For my analysis, I created two categorical visualizations that apply different Gestalt principles to help with data visualization. The first visualization shows the amount of albums each decade acquired in the list, while using a proximity to highlight clusters. The second one shows the percentage of of albums in each genre over time, applying similarity to emphasize patterns. These visualizations help give insight to how music preferences and the music industry changed over several decades.

Code
library(tidyverse)
library(ggplot2)
library(RColorBrewer)
df<-read_csv("https://jsuleiman.com/datasets/Rolling_Stones_Top_500_Albums.csv")
locale = locale(encoding = "ISO-8859-2", asciify = TRUE)
b_album_counts <- df |>
count(Year, name = "num_albums")
b_album_counts <- b_album_counts |>
mutate(Decade = (Year %/% 10) * 10)
blue_palette <- colorRampPalette(c("#00A8E8", "#0077B6", "#005691", "#003f7f", "#002654"))(length(unique(b_album_counts$Decade)))
ggplot(b_album_counts, aes(x = Year, y = num_albums, fill = as.factor(Decade))) +
geom_col() +
scale_fill_manual(values = blue_palette, name = "Decade") +
labs(title = "Number of Albums Released Per Year",
x = "Year",
y = "Number of Albums") +
theme_minimal() +
theme(axis.text.x = element_text(angle = 45, hjust = 1))
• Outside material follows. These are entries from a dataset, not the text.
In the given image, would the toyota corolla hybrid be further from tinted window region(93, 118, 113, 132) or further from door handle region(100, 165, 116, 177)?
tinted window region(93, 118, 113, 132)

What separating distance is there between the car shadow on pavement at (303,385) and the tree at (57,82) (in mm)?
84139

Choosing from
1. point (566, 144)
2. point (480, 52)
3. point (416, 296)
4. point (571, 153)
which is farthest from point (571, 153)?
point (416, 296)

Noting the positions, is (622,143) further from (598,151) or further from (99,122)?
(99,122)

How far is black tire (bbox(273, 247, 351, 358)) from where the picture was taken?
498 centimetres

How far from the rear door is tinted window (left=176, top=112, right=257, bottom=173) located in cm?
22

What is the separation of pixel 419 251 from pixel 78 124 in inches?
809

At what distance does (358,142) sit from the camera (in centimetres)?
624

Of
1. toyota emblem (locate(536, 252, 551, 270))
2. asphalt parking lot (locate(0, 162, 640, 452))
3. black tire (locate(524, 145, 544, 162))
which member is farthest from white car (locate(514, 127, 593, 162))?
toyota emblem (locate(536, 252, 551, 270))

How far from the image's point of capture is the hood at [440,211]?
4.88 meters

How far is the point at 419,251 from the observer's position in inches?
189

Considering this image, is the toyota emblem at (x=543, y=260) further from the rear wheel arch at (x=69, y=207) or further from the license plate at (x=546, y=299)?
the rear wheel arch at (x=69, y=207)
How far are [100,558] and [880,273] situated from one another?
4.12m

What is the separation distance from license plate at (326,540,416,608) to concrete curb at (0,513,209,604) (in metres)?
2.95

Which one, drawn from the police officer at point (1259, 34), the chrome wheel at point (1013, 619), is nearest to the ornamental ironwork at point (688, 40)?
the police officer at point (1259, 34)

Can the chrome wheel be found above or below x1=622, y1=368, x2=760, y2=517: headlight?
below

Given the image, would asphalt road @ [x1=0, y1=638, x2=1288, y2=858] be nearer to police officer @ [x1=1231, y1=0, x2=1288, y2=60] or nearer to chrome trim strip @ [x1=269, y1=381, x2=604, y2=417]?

In the first visual I noticed that the key distribution patterns were the counts of albums around the 1970s and 1980s were highest. I felt this was best represented with my visualization choices of a bar chart to show height of album counts as well as the color scale of blue to show lightest blue in the earlier decades to darkest blue in the later decades. I feel the grouping of decades was critical to show the counts of albums over time as it helps cluster the years together and shows smoother distribution over time.

Code
library(stringr)
dfp <- df %>%
mutate(Primary_Genre = ifelse(is.na(Genre) | Genre == "", "Unknown", 
str_extract(Genre, "^[^,]+")))
genre_counts <- dfp %>%
mutate(Decade = floor(Year / 10) * 10) %>%
group_by(Decade, Primary_Genre) %>%
summarise(Count = n(), .groups = "drop")
genre_percent <- genre_counts %>%
group_by(Decade) %>%
mutate(Percent = (Count / sum(Count)) * 100) %>%
ungroup()
ggplot(genre_percent, aes(x = Decade, y = Percent, color = Primary_Genre)) +
geom_point(size = 3, alpha = 0.8) +  
geom_line(aes(group = Primary_Genre), alpha = 0.5) +  
scale_color_viridis_d(option = "turbo") +
labs(title = "Dominant Genre Percentage Over Decades",
x = "Decade",
y = "Percentage of Albums",
color = "Genre") +
theme_minimal()

My second visuals key distribution patterns were the genre clusters that took only the first genre listed in the album because adding other genre lists would create far too many variables in the chart and confuse my audience with random combinations of genres. For my visualization I chose to have the genres in a rainbow of colors because I felt the genres were a spectrum of musical tastes. While I think my visual communicates the relation of genres percentages to one another over decades, I do think I could have done a better job with filtering the genres that were a mix. I fear my audience will get the wrong impression that rock dominated the musical world as many albums were “Rock, Hip Hop, Jazz” or other combinations and that may have skewed this data for the chart.

Conclusion

With these two visualizations, I was able to detect the changes in trends of popularity to different music genres over the decades. The first chart helped me to see that the 1970s held the most albums, while the second chart showed me that Rock was a very high percentage above other genres throughout most time in the list starting in 1960.

The visuals offered me a chance to come up with other questions like what would it look like to check the ranking of albums based on genre. Also, would there be years that would allow greater genre diversity.

I would hope that future data sets will include streaming services and sales as well as albums associated with movies. I also wonder if the data set could be bias due to the magazine being of a rock tendency.